▶ _TASK_: Continue the news report on racial profiling of airline passengers from its final sentence.

▶ _SUPPLIED TEXT_:
____________________

Middle Eastern, South Asian and Muslim passengers say they are increasingly victims of racial profiling and are being detained and harassed at airports. We speak with an American mother and daughter, both born in Iraq, who were held and questioned for hours at JFK airport. [includes rush transcript]
Twelve airline passengers arrested in Amsterdam on suspicion of planning acts of terrorism were released Thursday after Dutch police found no evidence they were about to commit an act of violence.
The men were onboard a Northwest Airlines flight to India when the crew became alarmed after they began using their cell phones soon after takeoff and ignored orders to stay in their seats. The pilot turned the flight around and made an emergency landing in Amsterdam to force the passengers off.
The twelve men did have one thing in common: All of them were Indian citizens or of Indian descent. The story is just the latest in what appears to be a sharp increase in racial profiling of South Asian, Middle Eastern and Muslim passengers over the past few weeks.
In just a nine-day stretch this month, a total of five Arab-American men and a Pakistani woman were tagged as potential terrorists. All of them turned out to be innocent.
At least one Congressmember has publicly called for screening people on the basis of race and religion. Last week, House Homeland Security Chairman Peter King endorsed requiring people of "Middle Eastern and South Asian" descent to ber singled out for additional security checks.
While the Justice Department and Homeland Security say they do not practice racial profiling, more and more cases are popping up around the country that tell a different tale.

____________________

▶ _INFORMATION SUPPLIED_:
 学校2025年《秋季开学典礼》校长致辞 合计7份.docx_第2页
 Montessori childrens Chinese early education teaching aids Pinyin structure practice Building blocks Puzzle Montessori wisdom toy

____________________

▶ _ANSWER SPACE_:
Last week a group of Muslim-Americans say they were detained for hours at New York’s Kennedy Airport when they came back to the United States from trips abroad. Two of those people join us in our firehouse studio today. Nagham Al-Yaqoubi is a US citizen who was born in Iraq and lives in New Jersey. Her daughter Arwa Ibrahim is a student at Rutgers University. We are also joined on the line by attorney Omar Mohammedi, he is representing Nagham Al-Yaqoubi and her family and is president of the New York chapter of the Council on American-Islamic Relations.
- Nagham Al-Yaqoubi, U.S. citizen who was born in Iraq and lives in New Jersey.
- Arwa Ibrahim, Nagham Al-Yaqoubi’s daughter. She is a student at Rutgers University.
- Omar Mohammedi, attorney for Nagham Al-Yaqoubi and her family. He is president of the New York chapter of the Council on American-Islamic Relations and a representative for the Association of Muslim American lawyers.
This is a rush transcript. Copy may not be in its final form.
AMY GOODMAN: Last week, a group of Muslim Americans say they were detained for hours at New York’s Kennedy Airport when they came back to the United States from trips abroad. Two of them join us in our Firehouse studio today. Nagham Al-Yaqoubi is a U.S. citizen who was born in Iraq and lives in New Jersey. Her daughter Arwa Ibrahim is a student at Rutgers University. We welcome you both to Democracy Now!
ARWA IBRAHIM: Thank you.
NAGHAM AL-YAQOUBI: Thank you.
AMY GOODMAN: What happened?
ARWA IBRAHIM: Well, we were arriving on Tuesday, August 15, at 4:30 p.m. from a flight from Dubai, but it was actually a transfer flight from Jordan, where we had spent our vacation. And after we went through customs and the man looked at our passports, we were told to step aside for additional questioning, rather than claiming our baggage. We arrived in a small blocked-off area, and we looked around and we saw 200 other Arabs, South Asians and Muslims with us. We were told to pass up our passports and wait until we were called for questioning. We were held there for around five hours, and then we were questioned, and afterwards our bags were searched.
JUAN GONZALEZ: What kind of questions were they asking you?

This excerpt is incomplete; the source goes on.